Complement Ther Med. 2018 Oct;40:116-119. doi: 10.1016/j.ctim.2018.08.004. Epub 2018 Aug 27.
This study investigated the influence of performing strength exercises before or after high-intensity interval exercise on glycaemia during and postexercise in T1DM patients. Nine physically active adults with T1DM executed 30 min of strength exercises (SE) (3 sets at 10 RM) before 30 min of high-intensity interval exercise (HIIE) (10 × 60-s bout at ∼90% HR interspersed with 60 s recovery) (SE + HIIE) or performed the reverse order (HIIE + SE) or rested in this period. Capillary glucose levels were measured each 15 min during and 60 min postexercise recovery. Significant lower glucose levels were observed in SE + HIIE at 60, 75 and 90 min, in comparison with REST. HIIE + SE lowered glycaemia at 30, 45 and 60 min compared with baseline concentrations, while SE + HIIE postponed this glucose decayment to 60 min, when compared with baseline levels. An increased glycaemia at 105 min compared with end-exercise levels were also observed in HIIE + SE. Carbohydrates ingested during exercise to correct hypoglycemia, insulin dosage at same day before and after protocols, and nocturnal hypoglycemia episodes were similar among the three conditions. It is concluded that the performance of HIIE before SE decreases glycaemia already at the end of first exercise modality, while the reverse order postpones it to the end of second exercise, although HIIE + SE improves glycemic stability throughout recovery. T1DM patients who tend to develop exercise-associated hypoglycemia may perform strength exercises before high-intensity interval exercise in a single session.

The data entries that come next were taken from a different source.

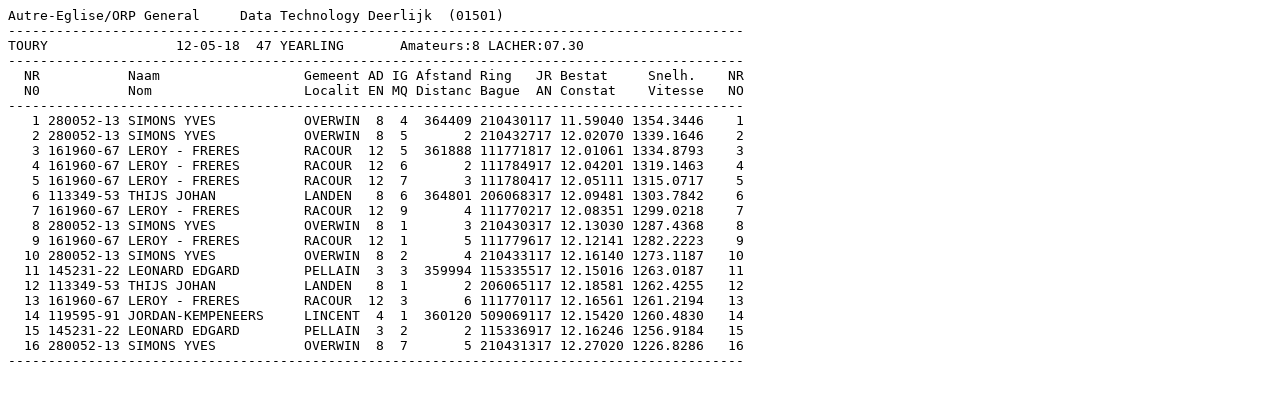

--- FILE ---
content_type: text/plain
request_url: https://data.over-blog-kiwi.com/2/65/70/99/20180513/ob_e07312_presse-toury-general-year-12-05-18.txt
body_size: 679
content:
Autre-Eglise/ORP General     Data Technology Deerlijk  (01501)                              
--------------------------------------------------------------------------------------------
TOURY                12-05-18  47 YEARLING       Amateurs:8 LACHER:07.30                    
--------------------------------------------------------------------------------------------
  NR           Naam                  Gemeent AD IG Afstand Ring   JR Bestat     Snelh.    NR
  N0           Nom                   Localit EN MQ Distanc Bague  AN Constat    Vitesse   NO
--------------------------------------------------------------------------------------------
   1 280052-13 SIMONS YVES           OVERWIN  8  4  364409 210430117 11.59040 1354.3446    1
   2 280052-13 SIMONS YVES           OVERWIN  8  5       2 210432717 12.02070 1339.1646    2
   3 161960-67 LEROY - FRERES        RACOUR  12  5  361888 111771817 12.01061 1334.8793    3
   4 161960-67 LEROY - FRERES        RACOUR  12  6       2 111784917 12.04201 1319.1463    4
   5 161960-67 LEROY - FRERES        RACOUR  12  7       3 111780417 12.05111 1315.0717    5
   6 113349-53 THIJS JOHAN           LANDEN   8  6  364801 206068317 12.09481 1303.7842    6
   7 161960-67 LEROY - FRERES        RACOUR  12  9       4 111770217 12.08351 1299.0218    7
   8 280052-13 SIMONS YVES           OVERWIN  8  1       3 210430317 12.13030 1287.4368    8
   9 161960-67 LEROY - FRERES        RACOUR  12  1       5 111779617 12.12141 1282.2223    9
  10 280052-13 SIMONS YVES           OVERWIN  8  2       4 210433117 12.16140 1273.1187   10
  11 145231-22 LEONARD EDGARD        PELLAIN  3  3  359994 115335517 12.15016 1263.0187   11
  12 113349-53 THIJS JOHAN           LANDEN   8  1       2 206065117 12.18581 1262.4255   12
  13 161960-67 LEROY - FRERES        RACOUR  12  3       6 111770117 12.16561 1261.2194   13
  14 119595-91 JORDAN-KEMPENEERS     LINCENT  4  1  360120 509069117 12.15420 1260.4830   14
  15 145231-22 LEONARD EDGARD        PELLAIN  3  2       2 115336917 12.16246 1256.9184   15
  16 280052-13 SIMONS YVES           OVERWIN  8  7       5 210431317 12.27020 1226.8286   16
--------------------------------------------------------------------------------------------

本研究旨在探讨在 T1DM 患者中,先进行力量训练后进行高强度间歇训练(HIIE),或反之,或在此期间休息,对运动期间和运动后血糖的影响。9 名有运动能力的 T1DM 患者先进行 30 分钟的力量训练(3 组,每组 10 次重复最大力量),然后进行 30 分钟的 HIIE(10 个 60 秒的冲刺,约 90%的 HR,穿插 60 秒的恢复期)(SE+HIIE),或进行相反的顺序(HIIE+SE),或在此期间休息。运动期间和运动后 60 分钟恢复期内,每 15 分钟测量一次毛细血管血糖水平。与 REST 相比,SE+HIIE 在 60、75 和 90 分钟时血糖水平显著降低。与基础浓度相比,HIIE+SE 在 30、45 和 60 分钟时降低了血糖,而 SE+HIIE 则将这种血糖下降推迟到 60 分钟时,与基础水平相比。与运动结束时的水平相比,HIIE+SE 在 105 分钟时也出现了血糖升高。运动中摄入的碳水化合物以纠正低血糖、同一天前后的胰岛素剂量以及夜间低血糖发作在三种情况下相似。因此,在 HIIE 之前进行 HIIE 可使第一运动模式结束时的血糖降低,而相反的顺序则将其推迟到第二运动模式结束时,尽管 HIIE+SE 可提高整个恢复期的血糖稳定性。在单次运动中,容易发生运动相关低血糖的 T1DM 患者可能会先进行力量训练,然后再进行高强度间歇训练。